| Text |
Bild: Blick zum Ötscher vom Mostviertel Ertl
Was für Menschen schön ist, muss für die Natur nicht gut sein“. Heribert
Pfeffer hält ein Plädoyer gegen die Verwaldung: „Wo zu viel Wald ist,
verlieren wir die Sichtachsen. Es kühlt ab und die Landschaft vedunkelt.
Das Gemüt des Menschen verdunkelt auch“. Pfeffer ist kein Feind der Bäume.
Der pensionierte Forstwirtschaftsmeister und Berufsjäger ist jetzt
Landschaftsvermittler.
Er zeigt, dass die Landschaft, wir wie sie kennen, erst durch den Eingriff
des Menschen entstanden ist. Almwirtschaft und Ackerbau haben aus der
Wildnis eine Kulturlandschaft gemacht. Wenn die Bauern aufgeben, holt sich
die Wildnis das Land schnell wieder zurück.
Der Ötscher ist – von Osten gesehen – der erste mächtige Berg der Alpen.
Die Regenwolken entladen sich hier, weil der mehr als 1.800 Meter hohe
Gipfel im Weg steht. So entstand eine einmalige Schluchtenlandschaft mit
Kaltluftseen und hochalpiner Flora auf nur 500 Metern Seehöhe. Die
Legeföhren oder Latschen, die man sonst nur jenseits der Baumgrenze findet,
gedeihen hier in den Schluchten. Diese hochalpine Vegetation trifft hier
auf die pannonische Flora, die die Ebenen von der Ukraine bis zum
Burgenland prägt.
Wer den Ötscher besteigen will, der muss erst einmal hinunter. Der markante
Gipfel am Rande der östlichen Kalkalpen ist von einer Vertiefung umgeben,
die ihn noch imposanter erscheinen lässt: Die Ötschergräben. Die Schluchten
und Klammen sind teils spektakulär, die Wasserfälle wildromantisch.
Ausreichend markierte Wege und gesicherte Steige erlauben es auch
unerfahrenen Wanderern, das Gelände allein zu erkunden. Aber wer sich von
einem Landschaftsvermittler wie Heribert Pfeffer über die schmalen Pfade
und Stege führen lässt, hat mehr davon. Er kennt jeden Baum, jeden Strauch,
jeden Bach. Und er hat die Geschichte dieser Gegend teilweise selbst
erlebt.

| Aufgabe 1 |
Fasse den Absatz im Text über den Ötscher, der mit „Der Ötscher ist – von Osten gesehen“ beginnt, als kurze Stichpunktliste zusammen. Die wesentlichen Fakten sollen erhalten bleiben.
| Aufgabe 2 |
Liste jede Zeile der Einträge auf, in der die Zeichenfolge „toys“ vorkommt. Groß- und Kleinschreibung zählt.

| Vorliegende Einträge |
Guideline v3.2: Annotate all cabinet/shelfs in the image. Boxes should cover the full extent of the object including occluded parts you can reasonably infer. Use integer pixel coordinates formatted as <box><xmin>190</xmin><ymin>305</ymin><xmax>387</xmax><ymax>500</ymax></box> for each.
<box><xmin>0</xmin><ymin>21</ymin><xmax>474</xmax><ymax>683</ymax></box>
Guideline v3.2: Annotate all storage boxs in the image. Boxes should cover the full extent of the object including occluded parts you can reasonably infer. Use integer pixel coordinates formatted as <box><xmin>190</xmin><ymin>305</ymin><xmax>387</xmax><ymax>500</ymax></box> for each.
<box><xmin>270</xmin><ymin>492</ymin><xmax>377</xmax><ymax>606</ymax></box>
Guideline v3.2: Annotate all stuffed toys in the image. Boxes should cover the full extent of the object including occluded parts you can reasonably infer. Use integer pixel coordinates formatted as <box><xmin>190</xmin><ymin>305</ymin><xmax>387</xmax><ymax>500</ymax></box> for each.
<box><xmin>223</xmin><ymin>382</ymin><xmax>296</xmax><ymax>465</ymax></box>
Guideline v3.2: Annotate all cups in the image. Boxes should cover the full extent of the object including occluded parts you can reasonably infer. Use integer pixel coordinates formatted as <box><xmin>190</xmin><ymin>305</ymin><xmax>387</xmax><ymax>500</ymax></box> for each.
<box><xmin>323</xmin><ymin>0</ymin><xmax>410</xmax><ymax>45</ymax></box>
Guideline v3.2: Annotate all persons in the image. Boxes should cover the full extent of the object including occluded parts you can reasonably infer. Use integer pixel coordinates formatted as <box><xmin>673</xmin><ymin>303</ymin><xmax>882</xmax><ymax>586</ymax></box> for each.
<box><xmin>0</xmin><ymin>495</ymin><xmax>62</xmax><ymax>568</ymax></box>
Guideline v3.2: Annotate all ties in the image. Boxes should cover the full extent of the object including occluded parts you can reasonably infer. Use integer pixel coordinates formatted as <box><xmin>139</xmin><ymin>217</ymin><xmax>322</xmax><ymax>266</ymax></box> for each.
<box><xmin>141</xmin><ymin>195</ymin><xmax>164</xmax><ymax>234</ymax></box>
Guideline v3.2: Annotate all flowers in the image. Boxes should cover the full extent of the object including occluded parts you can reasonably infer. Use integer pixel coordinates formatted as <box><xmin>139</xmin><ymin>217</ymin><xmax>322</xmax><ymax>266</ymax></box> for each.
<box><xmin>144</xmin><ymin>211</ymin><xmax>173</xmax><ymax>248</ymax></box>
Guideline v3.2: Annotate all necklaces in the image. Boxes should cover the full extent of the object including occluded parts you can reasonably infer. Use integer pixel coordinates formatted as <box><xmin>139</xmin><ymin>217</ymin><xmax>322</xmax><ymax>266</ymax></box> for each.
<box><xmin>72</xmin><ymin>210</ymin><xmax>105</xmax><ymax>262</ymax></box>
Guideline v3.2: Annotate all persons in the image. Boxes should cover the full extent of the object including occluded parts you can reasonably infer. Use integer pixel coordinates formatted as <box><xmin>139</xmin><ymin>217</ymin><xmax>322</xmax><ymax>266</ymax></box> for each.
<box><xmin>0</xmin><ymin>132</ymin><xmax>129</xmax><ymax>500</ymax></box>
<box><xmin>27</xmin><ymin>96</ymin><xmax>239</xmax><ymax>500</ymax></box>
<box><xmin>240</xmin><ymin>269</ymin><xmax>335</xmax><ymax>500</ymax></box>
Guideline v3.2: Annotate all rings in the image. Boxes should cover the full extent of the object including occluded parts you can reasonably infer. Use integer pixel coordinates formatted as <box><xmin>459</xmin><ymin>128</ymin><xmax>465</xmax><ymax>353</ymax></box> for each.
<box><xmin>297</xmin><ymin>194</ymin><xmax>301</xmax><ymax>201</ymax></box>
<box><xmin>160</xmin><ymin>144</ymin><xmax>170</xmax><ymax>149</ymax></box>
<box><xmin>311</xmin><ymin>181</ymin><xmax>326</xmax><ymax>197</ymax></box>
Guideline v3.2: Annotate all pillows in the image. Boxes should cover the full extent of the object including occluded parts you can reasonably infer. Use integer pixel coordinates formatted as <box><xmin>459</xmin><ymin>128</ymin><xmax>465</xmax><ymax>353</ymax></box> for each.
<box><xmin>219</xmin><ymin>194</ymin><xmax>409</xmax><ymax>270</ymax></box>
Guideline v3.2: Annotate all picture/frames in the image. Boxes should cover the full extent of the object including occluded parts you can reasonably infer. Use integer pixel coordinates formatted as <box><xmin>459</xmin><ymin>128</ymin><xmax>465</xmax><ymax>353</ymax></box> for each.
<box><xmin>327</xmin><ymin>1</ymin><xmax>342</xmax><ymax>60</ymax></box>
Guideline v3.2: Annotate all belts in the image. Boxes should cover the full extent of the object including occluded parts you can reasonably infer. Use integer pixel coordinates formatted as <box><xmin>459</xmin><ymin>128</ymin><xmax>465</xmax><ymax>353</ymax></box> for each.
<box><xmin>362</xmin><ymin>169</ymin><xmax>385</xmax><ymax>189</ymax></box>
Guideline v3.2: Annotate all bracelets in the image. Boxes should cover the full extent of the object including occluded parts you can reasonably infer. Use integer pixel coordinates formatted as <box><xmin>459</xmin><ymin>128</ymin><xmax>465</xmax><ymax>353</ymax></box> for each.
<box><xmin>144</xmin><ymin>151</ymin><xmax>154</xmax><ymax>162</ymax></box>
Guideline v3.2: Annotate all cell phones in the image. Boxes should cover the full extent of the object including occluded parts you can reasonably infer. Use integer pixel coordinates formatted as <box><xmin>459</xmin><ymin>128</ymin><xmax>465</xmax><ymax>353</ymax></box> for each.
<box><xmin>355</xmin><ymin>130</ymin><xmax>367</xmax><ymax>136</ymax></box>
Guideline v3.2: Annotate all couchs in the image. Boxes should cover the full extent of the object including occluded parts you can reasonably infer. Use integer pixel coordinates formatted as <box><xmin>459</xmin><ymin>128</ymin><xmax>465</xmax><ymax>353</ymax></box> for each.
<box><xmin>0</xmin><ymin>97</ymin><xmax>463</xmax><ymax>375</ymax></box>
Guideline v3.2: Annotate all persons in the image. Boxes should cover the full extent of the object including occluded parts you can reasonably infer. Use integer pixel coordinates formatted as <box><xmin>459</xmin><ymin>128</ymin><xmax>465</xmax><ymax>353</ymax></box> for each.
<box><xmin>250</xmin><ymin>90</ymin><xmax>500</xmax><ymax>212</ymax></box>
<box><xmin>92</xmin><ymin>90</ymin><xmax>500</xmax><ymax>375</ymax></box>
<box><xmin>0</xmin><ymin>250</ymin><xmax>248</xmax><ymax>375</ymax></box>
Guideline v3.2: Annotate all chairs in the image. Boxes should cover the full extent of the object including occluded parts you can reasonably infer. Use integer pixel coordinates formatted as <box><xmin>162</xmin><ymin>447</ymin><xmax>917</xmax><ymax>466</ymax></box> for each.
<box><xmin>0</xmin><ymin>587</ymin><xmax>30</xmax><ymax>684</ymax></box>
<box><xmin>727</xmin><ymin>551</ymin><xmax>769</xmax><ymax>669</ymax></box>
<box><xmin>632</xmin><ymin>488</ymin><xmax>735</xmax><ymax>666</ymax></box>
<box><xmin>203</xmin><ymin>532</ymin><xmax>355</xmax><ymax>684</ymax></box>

| Lösung 1 |
- Von Osten gesehen ist der Ötscher der erste mächtige Berg der Alpen.
- Der über 1.800 Meter hohe Gipfel steht den Regenwolken im Weg, sodass sie sich hier entladen.
- So entstand eine einmalige Schluchtenlandschaft mit Kaltluftseen und hochalpiner Flora auf nur 500 Metern Seehöhe.
- Legeföhren oder Latschen, die sonst nur jenseits der Baumgrenze wachsen, gedeihen hier in den Schluchten.
- Die hochalpine Vegetation trifft hier auf die pannonische Flora, die die Ebenen von der Ukraine bis zum Burgenland prägt.

| Lösung 2 |
Guideline v3.2: Annotate all stuffed toys in the image. Boxes should cover the full extent of the object including occluded parts you can reasonably infer. Use integer pixel coordinates formatted as <box><xmin>190</xmin><ymin>305</ymin><xmax>387</xmax><ymax>500</ymax></box> for each.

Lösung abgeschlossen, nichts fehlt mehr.